Um fóssil encontrado há quase dez anos em Sesimbra acaba de ganhar lugar na história da paleontologia. Os especialistas consideram-no o crânio de dinossauro mais completo alguma vez identificado em Portugal e a investigação trouxe ainda outra revelação: a atribuição de um nome oficial à nova espécie, com fortes ligações à cultura nacional: Cariocecus Bocagei.
O fóssil foi localizado em 2016, na região de Sesimbra, mas só agora os resultados do estudo foram publicados numa revista científica internacional. A análise prolongada deveu-se à complexidade da preservação do crânio e à necessidade de comparações com outras espécies já conhecidas.
A importância do crânio
De acordo com investigadores do Centro de Paleobiologia e Paleoecologia da Sociedade de História Natural de Torres Vedras, citados pela Rádio Renascença, trata-se do crânio mais completo de dinossauro alguma vez encontrado em Portugal. O facto de o exemplar corresponder a um indivíduo jovem ou subadulto permitiu estudar em detalhe a fusão dos ossos cranianos durante o crescimento.
As estimativas apontam para que este dinossauro tenha vivido há cerca de 125 milhões de anos, no Cretácico Inferior. A preservação é considerada excecional, com uma fileira de dentes ainda visível na rocha, facto que aumenta a relevância do achado no panorama científico europeu.
Contributo internacional
Além dos especialistas portugueses, participaram na investigação investigadores do Museu Real de Ciências Naturais de Bruxelas. Filippo Bertozzo, um dos responsáveis, sublinha que a descoberta “marca a identificação do primeiro dinossauro iguanodonte do Cretácico Inferior em Portugal”, reforçando o papel do país como elo entre diferentes fases evolutivas.
Portugal como ponte evolutiva
Os especialistas defendem que este achado comprova a posição estratégica de Portugal na história dos dinossauros. O território funcionou como ponte entre os exemplares do Jurássico Superior e as espécies mais avançadas de iguanodontes que surgiram no Cretácico.
Nome com simbolismo português
A escolha do nome oficial para a nova espécie combina duas referências. A designação Cariocecus remete para uma antiga divindade guerreira venerada na região antes da chegada dos romanos. Já o epíteto bocagei presta homenagem ao naturalista português José Vicente Barbosa du Bocage, figura de destaque na zoologia do século XIX e primo do poeta Manuel Maria Barbosa du Bocage.

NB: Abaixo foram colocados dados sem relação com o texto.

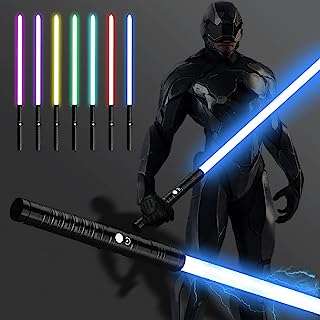 Amaxchairy lightsaber rgb15 couleurs métalliques 3 modes sonores épées lumineuses force. Préparez-vous à être surpris par les incroyables réductions de DIAYTAR COTE D'IVOIRE . Que vous souhaitiez révolutionner votre maison, améliorer votre style ou rester à la pointe de la technologie avec les derniers gadgets, notre magasin en ligne vous propose un large choix de produits à des prix défiant toute concurrence.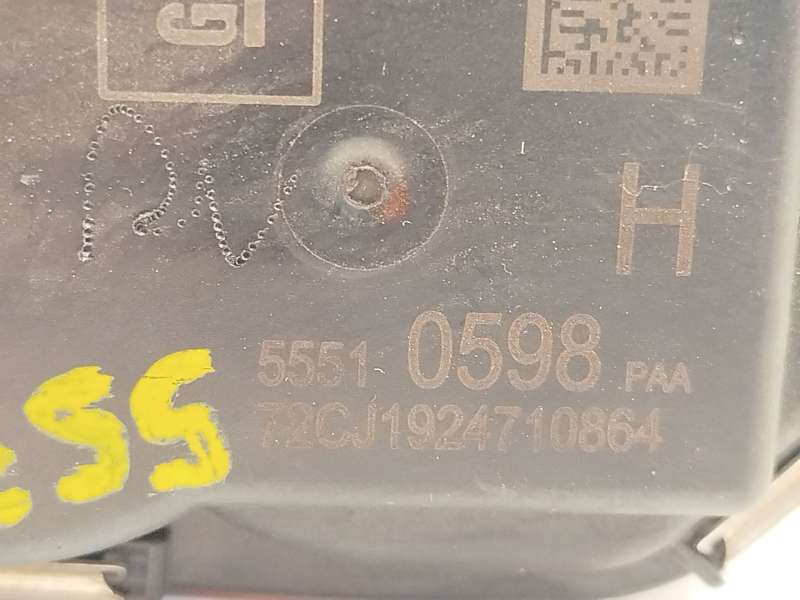 Recambio de caja mariposa para opel astra k (b16) 1.2 turbo (68) referencia OEM IAM 55510598 - Azul 4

Uma homenagem à ciência nacional
A inclusão de Bocage no nome científico é vista como uma forma de reconhecer o contributo da ciência portuguesa para o estudo da natureza. O naturalista foi um dos responsáveis pela modernização do Museu de Lisboa e desempenhou um papel crucial na investigação zoológica em Portugal.
Um achado raro na Europa
O nível de preservação encontrado em Sesimbra é considerado raro, mesmo em contexto europeu. Os fósseis com crânios tão completos são escassos e permitem compreender melhor não só a anatomia da espécie, mas também o seu papel no ecossistema do Cretácico.
Este estudo reforça a importância da investigação feita em Portugal na área da paleontologia. Segundo os investigadores, cada nova descoberta ajuda a completar as peças de um puzzle global sobre a evolução da vida na Terra.

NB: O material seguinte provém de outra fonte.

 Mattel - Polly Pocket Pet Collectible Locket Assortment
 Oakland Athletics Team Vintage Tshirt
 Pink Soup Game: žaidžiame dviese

Ligação à comunidade local
Para além do impacto científico, a descoberta tem também uma dimensão cultural e identitária. A referência a uma divindade da região e a homenagem a um naturalista português estabelecem uma ligação direta entre o passado remoto e a história mais recente do país.
De acordo com a Rádio Renascença, as entidades envolvidas acreditam que este achado poderá ter também um forte impacto educativo. A divulgação do fóssil em museus e publicações especializadas ajudará a despertar o interesse de jovens estudantes pela ciência e pela preservação do património natural.
Sesimbra ganha protagonismo
A região de Sesimbra, conhecida pelas paisagens naturais e pela ligação ao mar, passa assim a figurar também no mapa internacional da paleontologia. O local do achado ganha relevância científica, atraindo a atenção de especialistas de vários países.
Os investigadores esperam que a descoberta impulsione novos projetos de investigação em Portugal, promovendo colaborações internacionais e valorizando o património paleontológico nacional.
Mais do que um nome científico, o Cariocecus bocagei representa um símbolo da ligação entre ciência, cultura e identidade nacional. Para Portugal, significa também reforçar o estatuto de território-chave na compreensão da história dos dinossauros.